Goal of the exercise: An exact copy of the entries is required, excluding any pictures.

Data extract:
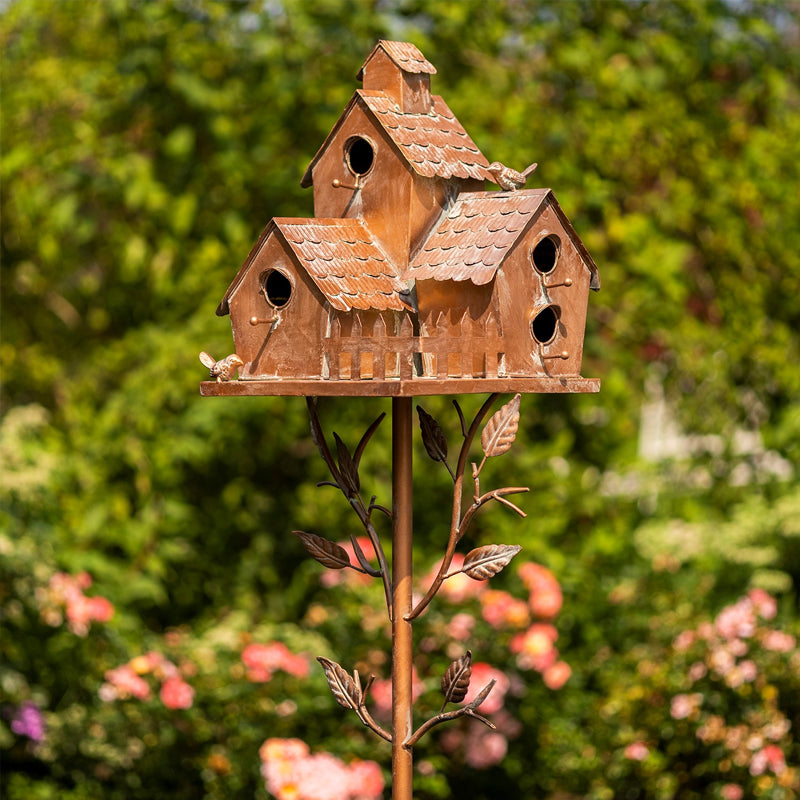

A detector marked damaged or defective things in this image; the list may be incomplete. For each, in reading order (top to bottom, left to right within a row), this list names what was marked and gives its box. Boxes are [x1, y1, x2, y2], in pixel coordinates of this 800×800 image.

rusty metal surface [360, 39, 438, 78]
rusty metal surface [360, 92, 490, 181]
rusty metal surface [276, 219, 410, 312]
rusty metal surface [412, 189, 552, 282]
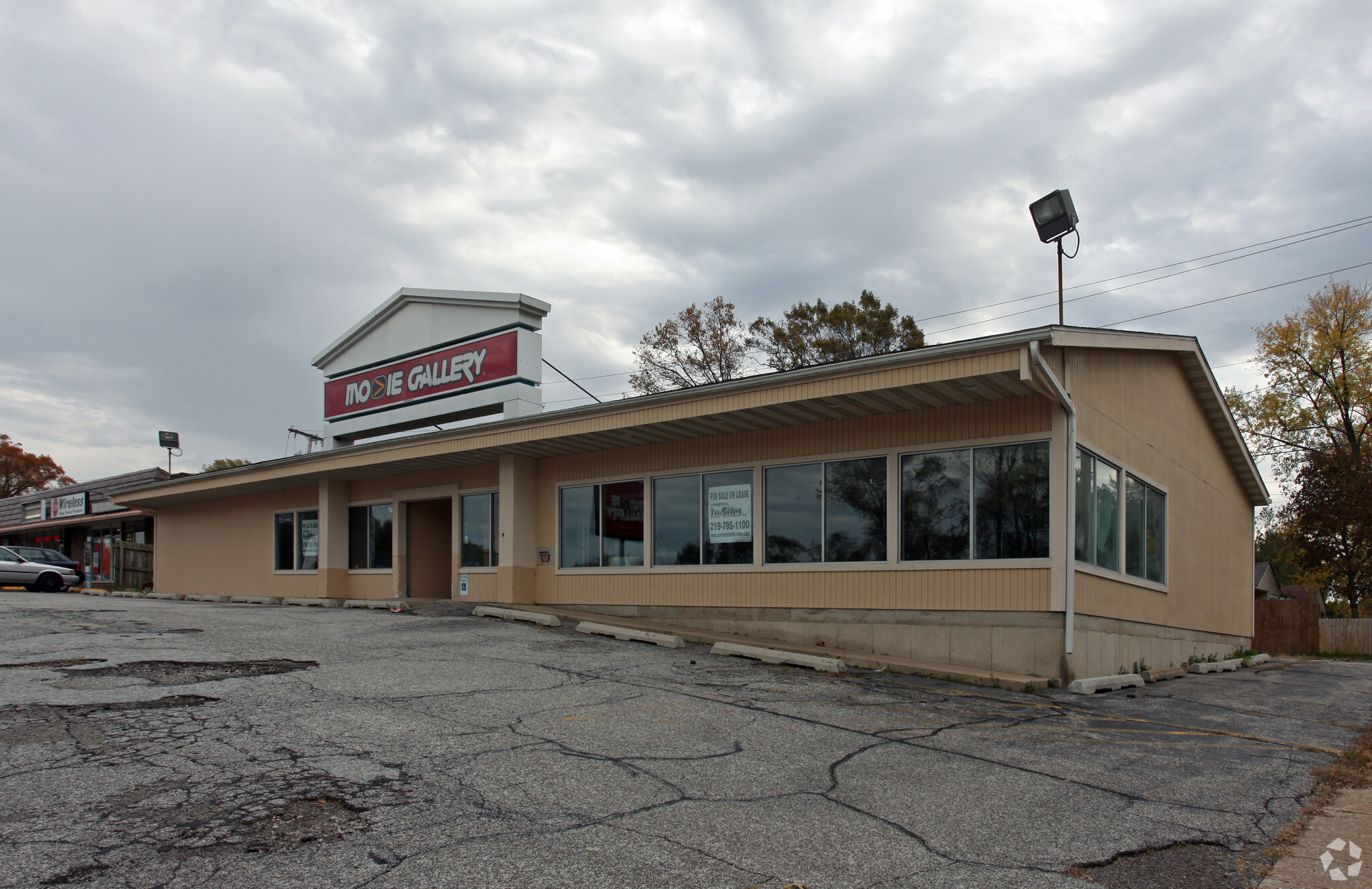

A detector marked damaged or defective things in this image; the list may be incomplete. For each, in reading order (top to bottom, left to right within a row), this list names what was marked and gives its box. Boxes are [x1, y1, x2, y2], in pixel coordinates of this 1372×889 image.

pothole [58, 658, 316, 689]
cracked asphalt [0, 590, 1366, 888]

Response area:
A detector marked damaged or defective things in this image; the list may be incomplete. For each, in reading order (top to bottom, left to right within a row), this list names what was marked and gives its box. Boxes are [x1, y1, x2, y2], in pixel coordinates of this 800×800 image.

rusty metal surface [360, 39, 438, 78]
rusty metal surface [360, 92, 490, 181]
rusty metal surface [276, 219, 410, 312]
rusty metal surface [412, 189, 552, 282]

A detector marked damaged or defective things in this image; the list may be incomplete. For each, in reading order (top to bottom, left to right within a row), this list names what was marked and gives its box. Boxes are [x1, y1, x2, y2], in pixel coordinates of this 1372×889 image.

pothole [58, 658, 316, 689]
cracked asphalt [0, 590, 1366, 888]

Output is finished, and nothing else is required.